An understanding of individuals or groups’ responses to circumstances can only be more evident when there are explorations on actions. With that, we can understand their invisible but constant and quiet norms, symbols, and values, which provide them with the lenses for viewing their reality. These philosophies constitute parts of the cultural filters through which they create meaning from situations and respond to them. These cultural filters’ role is yet to be given adequate attention in the solutions applied so far to the farmer-herder conflicts in Nigeria. The current approaches to the problem are mostly the use of laws and policies like the anti-open-grazing law in Benue State and the National Livestock Transformation Plan (NLTP). Also is the use of law enforcement such as military and police operations. In a few instances, civil society interventions have experimented on dialogue, mediation, and strengthening intercultural understanding, though this has yet to gain traction. Centrally, agrarian tensions and conflicts are continuing because discussions and intercultural relations that lead to mutual understanding, address the fears and expectations of disputing groups, and build peace on mutually agreed terms are yet to be well implored.
In this edition of Nextier SPD Policy Weekly, we explore dialogues rooted in cultural relations as the route not-well-charted in resolving agrarian violence in Nigeria.
For a recap, peripatetic herders who mostly originate from the Sahel region of Nigeria, increasingly migrate southwards in search of forages and water. Lately, this migration is intensified by climate change and violence in the Northern end of the country. Herder migration and cattle grazing lead to conflict with sedentary farmers who complain of crop damages that result from overgrazing. Conflicting claims on grazing rights by herders, on one hand, and land ownership rights by farmers, on the other, results in preventable killings in parts of Nigeria. A Foreign Affairs report in 2019 indicates that over 10,000 people died from this agrarian violence over two years. Government legalistic intervention like the anti-open grazing laws built on restrictions and sanctions, is in fact, a source of new tensions because the cartel of cattle breeders has rejected and challenged the law in court. Besides, the Benue state government continues to arrest both cattle and herders in the state.

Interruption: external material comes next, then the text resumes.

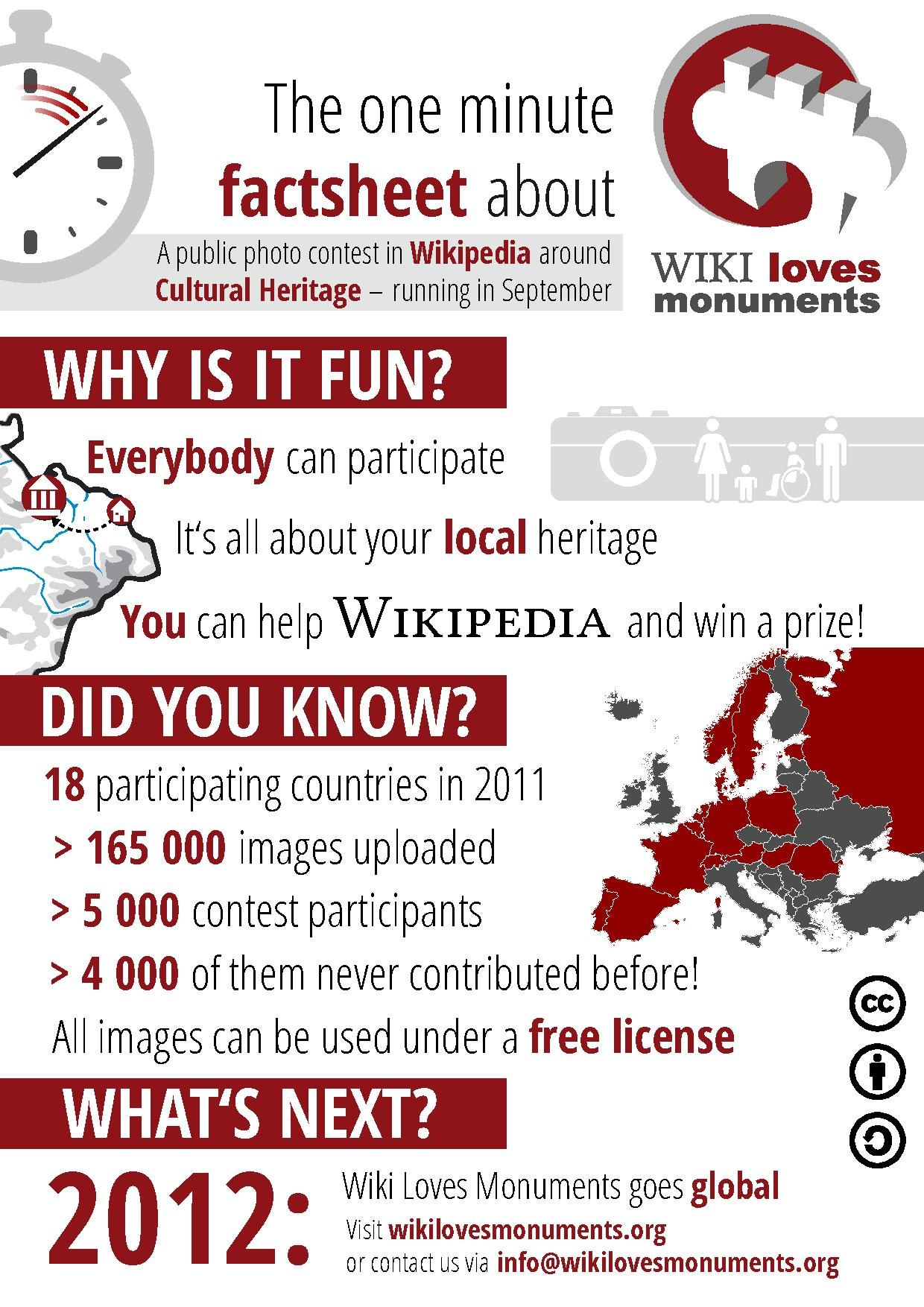 File Wiki Loves Monuments Fact Sheet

Similarly, the National Livestock Transformation Plan (NLTP) appears distant from both farmers’ and herders’ everyday lives. Farming communities continue to complain about the invasion of their lands, crop damages, murder, rape, and banditry. Military and police use for peace enforcement provides only temporary solutions (Kwaja and Ademola-Adelehin, 2018). Hence, there is a need to look beyond the legalistic approach and explore options from dialogue and intercultural relations perspective.